A popular payment option that many retailers offer consumers is “deferred-interest financing.” It looks very good to the average consumer’s eyes, offering no interest for a set period of time as long as the balance is paid by the due date.
But, the details are in the fine print. If you fail to pay a balance during the introductory period, even as little as $1, or if a payment is missed altogether, the interest is then retroactively applied to the entire original purchase amount.
Around three-quarters of retailers offer financing to customers annually, and almost half offer a deferred payment option. While retailers are beginning to become more transparent about these policies, you should always check online or with customer service in-store to be sure you understand the policies before agreeing to a purchase using deferred-interest financing.
It’s easy to let your guard down on these deals because everyone loves a good bargain during the holidays. During this time of year, online shopping clubs pop up in the search rankings and online advertisement margins more than ever.
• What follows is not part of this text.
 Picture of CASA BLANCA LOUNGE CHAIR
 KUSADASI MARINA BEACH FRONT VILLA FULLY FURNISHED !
What’s so bad about them? Online shopping clubs often offer “discount” prices that are higher than average retail prices at your local department store. You may find incredibly poor or nonexistent customer service, products that aren’t as advertised online, extra fees not disclosed at the time of purchase, and automatic charges to your credit card for a monthly “rewards club” (also known as a bait-and-switch scam).
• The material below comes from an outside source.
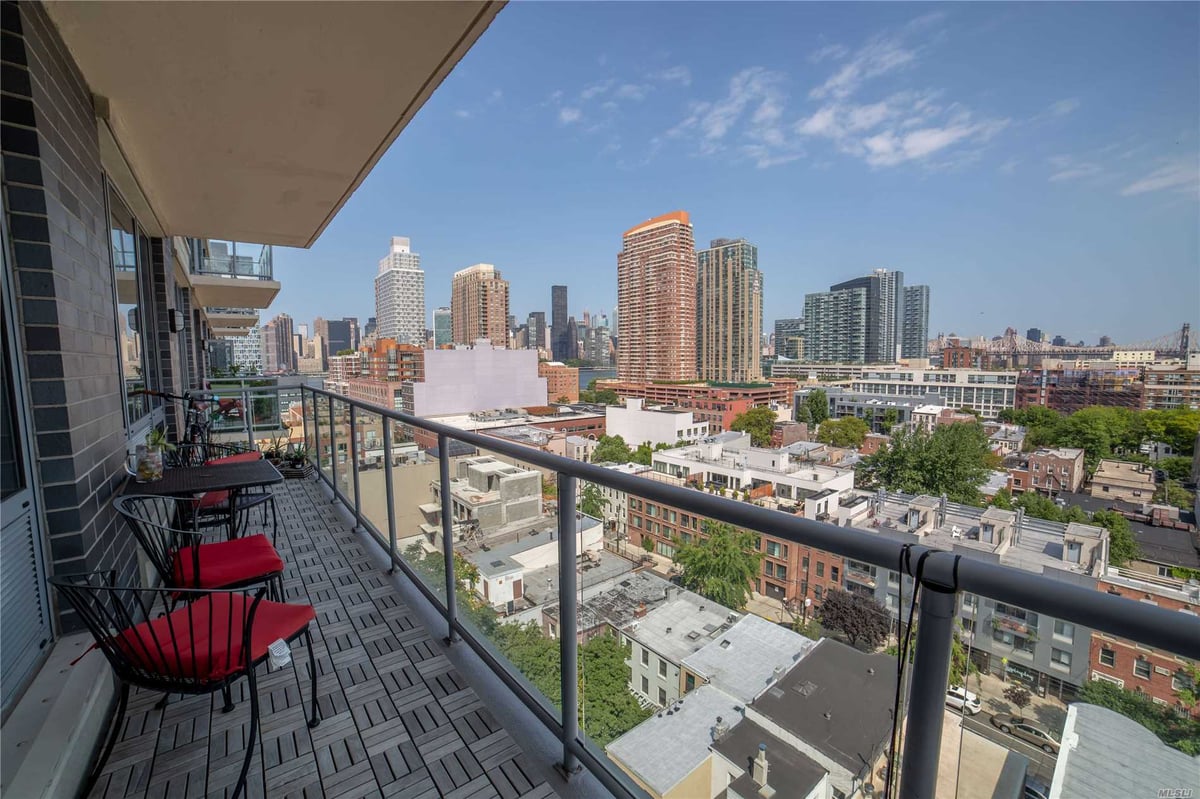 Photo for One Hunters Point - 5-49 Borden Avenue Condominium in Long Island City, Queens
Before signing up for any online club, make sure you’ve done proper research on the company. Compare similar items that you could find at a local store to what the club offers on their website. Be aware of any pop-ups appearing after you’ve completed a transaction, especially further discount offers. Know that on even legitimate sites, data you enter can be shared with illegitimate partners, including your credit card information in some instances.
If you plan on selling via Craigslist or a similar site, you could fall victim to this holiday scam. Say for example, you place an offer for an item and receive a check from someone who wants to purchase it yet, the check is written for an amount more than what you listed as the price. Don’t accept it!
Phony buyers will tell you that you can deposit the check and refund them the difference. Here’s the issue with their claim: There aren’t any funds to cover the buyer’s check. You’ll end up losing the difference out of your own pocket and the buyer will vanish. Buyers often request a refund by wire, a tell-tale sign they’re in it to get your money as quick as possible before the bank discovers the bounced check. Plain and simple, never accept overpayment for something you’re selling, no matter what. If you do receive an offer for overpayment, make sure and report it to your state’s Attorney General. The easiest way to avoid this scheme? Only accept cash or PayPal for items you are reselling.
We all expect to find FedEx and UPS knocking on our door once the shopping season starts. Be on the lookout though for emails indicating that you have a package needing to be shipped and asking for personal and financial information to complete the transaction. Links sent in these emails are often infected with malware that will spy on personal accounts, giving a hacker access to an otherwise secure online identity.
It’s one thing to walk into a well-known department or big box retail store versus a visit to an unfamiliar website that you’re seeing for the first time. Whenever making purchases over the internet, always thoroughly vet the site, its products, and what previous shoppers have said about the site. Take a look at their policies so you know what information they’ll need (and if you get an email asking for anything else, delete it).
This final ploy is more service-related as opposed to retail from the previous four examples. Each holiday season the Better Business Bureau receives thousands of complaints from across the country regarding moving scams. With kids on holiday break from school and lighter work schedules, the holidays are popular times for people looking to move.
One of the common trends in moving scams is companies that offer low fees yet raise their rates significantly once the job is underway. Companies may even threaten to auction away their customers’ items once loaded on the truck if the raised rate is not met.
It’s tempting to take an offer from a post on Craigslist claiming to offer fair rates. Don’t respond. Ask for referrals from friends or a local real estate agent. Never accept an estimate over the phone. Ask for an in-home estimate in writing. Complete an inventory with the condition of every item you will be taking on the road before the move. Try and select a company that has been in business for more than a couple of months. Some large companies may try and subcontract the work to another firm. If anything you plan to move is highly valuable and harder to replace, purchase extra insurance.
If you read any of the rip-offs listed above and thought to yourself, “These sound too good to be true,” then well done. You spotted a common trait of a rip-off. It’s perfectly okay to look for a good deal when out shopping this season. Just make sure you are getting what you pay for before agreeing to a transaction.